The Session keeps the references, and at model-call time they’re converted into actual multimodal content. The model can understand both images simultaneously and correctly reason about the relationship between them.
Web image in a math problem
When a problem contains an image URL that needs to be understood, the agent can first download the image, then inject it into the next model call via the tool result.

The agent that used to only see a URL string can now actually see the figure in the problem and solve it. By the way — the model’s answer is correct.

Agent actively reads a local image — finding the cat
In the task “find the photo that contains a cat among several images,” the agent actively searches local files and calls read_file to inspect candidate images.
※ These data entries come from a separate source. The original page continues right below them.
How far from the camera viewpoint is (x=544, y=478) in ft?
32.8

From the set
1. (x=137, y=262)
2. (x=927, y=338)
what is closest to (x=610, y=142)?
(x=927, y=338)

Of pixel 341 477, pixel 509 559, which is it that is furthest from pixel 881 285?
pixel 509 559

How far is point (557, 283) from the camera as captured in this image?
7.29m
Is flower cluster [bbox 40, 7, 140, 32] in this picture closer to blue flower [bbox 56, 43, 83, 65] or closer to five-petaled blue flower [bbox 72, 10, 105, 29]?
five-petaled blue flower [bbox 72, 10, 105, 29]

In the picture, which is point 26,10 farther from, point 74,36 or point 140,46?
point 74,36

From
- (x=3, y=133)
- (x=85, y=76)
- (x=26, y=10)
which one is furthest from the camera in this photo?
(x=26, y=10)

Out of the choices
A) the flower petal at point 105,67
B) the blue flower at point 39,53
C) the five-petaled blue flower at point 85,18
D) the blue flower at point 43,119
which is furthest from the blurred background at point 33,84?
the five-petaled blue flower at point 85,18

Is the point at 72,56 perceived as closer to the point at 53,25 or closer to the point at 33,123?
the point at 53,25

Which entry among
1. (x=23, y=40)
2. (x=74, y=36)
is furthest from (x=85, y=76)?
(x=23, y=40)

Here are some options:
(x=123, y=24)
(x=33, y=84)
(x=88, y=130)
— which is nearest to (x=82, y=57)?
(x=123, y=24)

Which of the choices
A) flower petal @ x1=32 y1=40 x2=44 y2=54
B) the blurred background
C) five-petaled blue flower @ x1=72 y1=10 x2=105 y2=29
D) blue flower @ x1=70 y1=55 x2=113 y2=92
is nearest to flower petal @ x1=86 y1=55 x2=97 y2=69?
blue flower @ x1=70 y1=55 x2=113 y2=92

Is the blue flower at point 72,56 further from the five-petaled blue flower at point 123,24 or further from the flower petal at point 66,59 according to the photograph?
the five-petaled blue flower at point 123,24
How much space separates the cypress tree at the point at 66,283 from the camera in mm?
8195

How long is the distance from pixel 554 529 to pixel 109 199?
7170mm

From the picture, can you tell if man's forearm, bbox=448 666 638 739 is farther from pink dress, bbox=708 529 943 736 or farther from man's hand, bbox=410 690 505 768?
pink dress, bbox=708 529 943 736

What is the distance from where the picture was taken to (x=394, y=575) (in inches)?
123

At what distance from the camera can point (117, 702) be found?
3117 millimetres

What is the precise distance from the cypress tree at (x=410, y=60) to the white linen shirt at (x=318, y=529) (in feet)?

The image_content returned by read_file flows all the way through:
Tool
-> Runtime (interprets image_content)
-> Message conversion (assembles multimodal Message)
-> Provider request
-> VLM
Eventually the model sees the image content, not just the file name or path.
Summary
At first, I thought adding vision to an agent only required changing the Provider — put the image into the Message, then call a VLM. But after actually implementing it, I realized the Provider is only the last link of the entire chain. A complete VLM Agent needs to solve at least:
- How the interaction layer recognizes images a user actively attaches
- How the runtime carries image references across rounds without bloating the Session
- How the LLM, through tool calls, actively promotes a file it discovers into visual content
- How
ToolResultevolves from “always a string” to a structured, multimodal object - When — the Timing — an image should enter the model’s cognitive context, and who decides it should
In the end, Quenda formed two visual input paths:
- User explicitly attaches an image — the interaction layer registers an
ImageBodyand adds a reference to the Message. - LLM actively discovers an image —
read_filereturnsimage_content, and the Runtime carries it into the next model call.
Looking back, the hardest part of giving an agent image capability isn’t the image format, nor adapting to the OpenAI or Anthropic protocol.
What truly needs design is:
When does an image enter the agent’s cognitive context, and who decides it should.
With this step, Quenda Code has truly started to have “eyes.”
Next, when it can further understand browser contents and the desktop screen, what Quenda Code can do will likely no longer be just writing code.